André Laignel - "La réponse à la crise démocratique, c’est la proximité"
Le 1er vice-président délégué de l'Association des maires de France (AMF) dénonce l'ampleur des efforts demandés aux collectivités locales dans le projet de budget pour 2025. Un fort recul de l'investissement local se profile et, avec lui, une possible entrée en récession de la France, s'alarme le maire d'Issoudun dans un entretien accordé à Localtis. "Les décisions doivent être prises au plus près de la population", plaide par ailleurs cet ardent partisan de la décentralisation.
Localtis : Que pensez-vous des restrictions prévues par le projet de loi de finances pour 2025 ?

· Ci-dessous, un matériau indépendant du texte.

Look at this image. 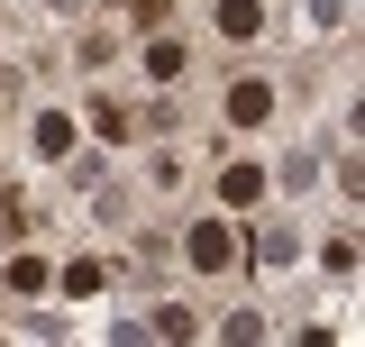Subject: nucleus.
Listing matches in <instances>:
<instances>
[{
    "mask_svg": "<svg viewBox=\"0 0 365 347\" xmlns=\"http://www.w3.org/2000/svg\"><path fill=\"white\" fill-rule=\"evenodd\" d=\"M137 320H146L155 338H210V311L192 302V293H165V302H146Z\"/></svg>",
    "mask_w": 365,
    "mask_h": 347,
    "instance_id": "11",
    "label": "nucleus"
},
{
    "mask_svg": "<svg viewBox=\"0 0 365 347\" xmlns=\"http://www.w3.org/2000/svg\"><path fill=\"white\" fill-rule=\"evenodd\" d=\"M73 110H83V137L101 146V156H128V146H146V101H128L110 74H101V83L73 101Z\"/></svg>",
    "mask_w": 365,
    "mask_h": 347,
    "instance_id": "4",
    "label": "nucleus"
},
{
    "mask_svg": "<svg viewBox=\"0 0 365 347\" xmlns=\"http://www.w3.org/2000/svg\"><path fill=\"white\" fill-rule=\"evenodd\" d=\"M210 329H220V338H265V329H274V302H237V311H220Z\"/></svg>",
    "mask_w": 365,
    "mask_h": 347,
    "instance_id": "13",
    "label": "nucleus"
},
{
    "mask_svg": "<svg viewBox=\"0 0 365 347\" xmlns=\"http://www.w3.org/2000/svg\"><path fill=\"white\" fill-rule=\"evenodd\" d=\"M174 274L182 283H228V274H247V219H228L220 201L192 211L174 228Z\"/></svg>",
    "mask_w": 365,
    "mask_h": 347,
    "instance_id": "3",
    "label": "nucleus"
},
{
    "mask_svg": "<svg viewBox=\"0 0 365 347\" xmlns=\"http://www.w3.org/2000/svg\"><path fill=\"white\" fill-rule=\"evenodd\" d=\"M311 274H319V283H347V293H356V219H338V228L311 247Z\"/></svg>",
    "mask_w": 365,
    "mask_h": 347,
    "instance_id": "12",
    "label": "nucleus"
},
{
    "mask_svg": "<svg viewBox=\"0 0 365 347\" xmlns=\"http://www.w3.org/2000/svg\"><path fill=\"white\" fill-rule=\"evenodd\" d=\"M165 19H182V0H119V28H165Z\"/></svg>",
    "mask_w": 365,
    "mask_h": 347,
    "instance_id": "14",
    "label": "nucleus"
},
{
    "mask_svg": "<svg viewBox=\"0 0 365 347\" xmlns=\"http://www.w3.org/2000/svg\"><path fill=\"white\" fill-rule=\"evenodd\" d=\"M210 201H220L228 219H256V211H274V156H220L210 165Z\"/></svg>",
    "mask_w": 365,
    "mask_h": 347,
    "instance_id": "6",
    "label": "nucleus"
},
{
    "mask_svg": "<svg viewBox=\"0 0 365 347\" xmlns=\"http://www.w3.org/2000/svg\"><path fill=\"white\" fill-rule=\"evenodd\" d=\"M101 293H119V265L101 256V247H73V256H55V302H101Z\"/></svg>",
    "mask_w": 365,
    "mask_h": 347,
    "instance_id": "10",
    "label": "nucleus"
},
{
    "mask_svg": "<svg viewBox=\"0 0 365 347\" xmlns=\"http://www.w3.org/2000/svg\"><path fill=\"white\" fill-rule=\"evenodd\" d=\"M119 55H128V28H110V19H73V46H64V64L73 74H119Z\"/></svg>",
    "mask_w": 365,
    "mask_h": 347,
    "instance_id": "9",
    "label": "nucleus"
},
{
    "mask_svg": "<svg viewBox=\"0 0 365 347\" xmlns=\"http://www.w3.org/2000/svg\"><path fill=\"white\" fill-rule=\"evenodd\" d=\"M201 46H220V55H265L274 46V0H201Z\"/></svg>",
    "mask_w": 365,
    "mask_h": 347,
    "instance_id": "5",
    "label": "nucleus"
},
{
    "mask_svg": "<svg viewBox=\"0 0 365 347\" xmlns=\"http://www.w3.org/2000/svg\"><path fill=\"white\" fill-rule=\"evenodd\" d=\"M9 91H19V74H9V64H0V110H9Z\"/></svg>",
    "mask_w": 365,
    "mask_h": 347,
    "instance_id": "15",
    "label": "nucleus"
},
{
    "mask_svg": "<svg viewBox=\"0 0 365 347\" xmlns=\"http://www.w3.org/2000/svg\"><path fill=\"white\" fill-rule=\"evenodd\" d=\"M19 137H28V156H37V165H64V156L83 146V110H73V101H37Z\"/></svg>",
    "mask_w": 365,
    "mask_h": 347,
    "instance_id": "8",
    "label": "nucleus"
},
{
    "mask_svg": "<svg viewBox=\"0 0 365 347\" xmlns=\"http://www.w3.org/2000/svg\"><path fill=\"white\" fill-rule=\"evenodd\" d=\"M283 83H274V64H256V55H228V74L210 83V119H220L228 137H274L283 129Z\"/></svg>",
    "mask_w": 365,
    "mask_h": 347,
    "instance_id": "1",
    "label": "nucleus"
},
{
    "mask_svg": "<svg viewBox=\"0 0 365 347\" xmlns=\"http://www.w3.org/2000/svg\"><path fill=\"white\" fill-rule=\"evenodd\" d=\"M0 302H9V311H37V302H55V247H37V238L0 247Z\"/></svg>",
    "mask_w": 365,
    "mask_h": 347,
    "instance_id": "7",
    "label": "nucleus"
},
{
    "mask_svg": "<svg viewBox=\"0 0 365 347\" xmlns=\"http://www.w3.org/2000/svg\"><path fill=\"white\" fill-rule=\"evenodd\" d=\"M201 28H182V19H165V28H137L128 55H119V74H128L137 91H192L201 83Z\"/></svg>",
    "mask_w": 365,
    "mask_h": 347,
    "instance_id": "2",
    "label": "nucleus"
}]
</instances>
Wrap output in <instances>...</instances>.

André Laignel : Le projet de budget 2025 est une véritable razzia sur les finances locales. Il impose à ce stade aux collectivités locales un peu plus de 11 milliards d’euros de charges nouvelles et de réductions budgétaires, soit l’équivalent de 50% de leur autofinancement net. C’est le décompte pour l’instant et je crains malheureusement qu’il s’épaississe encore. C’est sans précédent par l’ampleur. Ces mesures mettent en danger de très nombreuses collectivités et, à travers elles, les services publics locaux. Elles pourront même contribuer à faire entrer la France en récession.

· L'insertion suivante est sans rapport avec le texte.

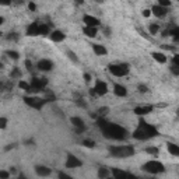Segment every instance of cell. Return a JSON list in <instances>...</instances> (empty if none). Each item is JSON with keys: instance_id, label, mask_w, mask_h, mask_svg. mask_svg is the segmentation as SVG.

Contestez-vous le choix qui a été fait par le gouvernement de Michel Barnier de faire participer les collectivités à la maîtrise des comptes publics ?
Oui, bien sûr. Je conteste d’abord et avant tout l’ampleur des mesures prises, qui auront des résultats absolument inverses de ceux que prétend attendre le Premier ministre. Nous pouvons être dans la situation baroque où il va annoncer une amélioration des comptes de la Nation, très hypothétique par ailleurs, alors que dans le même temps, l’économie nationale va se trouver profondément impactée et en grande difficulté. Il est clair que les 11 milliards d'euros de ponction vont mettre en panne majoritairement l’investissement. L’autofinancement net sera en effet la variable d'ajustement des collectivités. Et cela pourra être conjugué avec un endettement supplémentaire. Ce qui, d'ailleurs, sera en contradiction avec l'objectif de baisser la dette de la France. D'ores et déjà, plusieurs instituts économiques, dont l’OFCE, ont calculé, en partant d’une hypothèse d’une réduction des moyens des collectivités de 5 milliards d’euros – c'est-à-dire le chiffre avancé par le gouvernement, qui est un mensonge d'État - que la prévision de l’évolution du PIB (entre 1,2 et 1,4%) sera divisée par deux. Mais comme l’impact des mesures budgétaires sur les collectivités se chiffre en réalité à 11 milliards d’euros, le plus probable serait l’entrée en récession de notre pays. Les entreprises du bâtiment et des travaux publics en particulier vont connaître un risque majeur.
2025 sera la dernière année pleine du mandat municipal. Pensez-vous vraiment que les maires et présidents d’intercommunalité choisiront l’investissement comme variable d’ajustement ?
Ils n’auront pas le choix, sauf à fermer des services publics. Mais je ne vois pas les maires décider de supprimer le service voirie de leur commune, ou les postes dans les écoles maternelles. Surtout en une année préélectorale. La Cour des comptes est la seule à croire qu’on peut supprimer des emplois de manière totalement disproportionnée. Ce n’est pas possible. D’abord, parce que la plupart de nos emplois sont occupés par des fonctionnaires qui, juridiquement, ne peuvent être licenciés. Ensuite, procéder de la sorte serait très coûteux pour les collectivités. En revanche, une baisse de l’autofinancement ne se remarque pas immédiatement. Donc, la première variable d’ajustement sera probablement l’autofinancement.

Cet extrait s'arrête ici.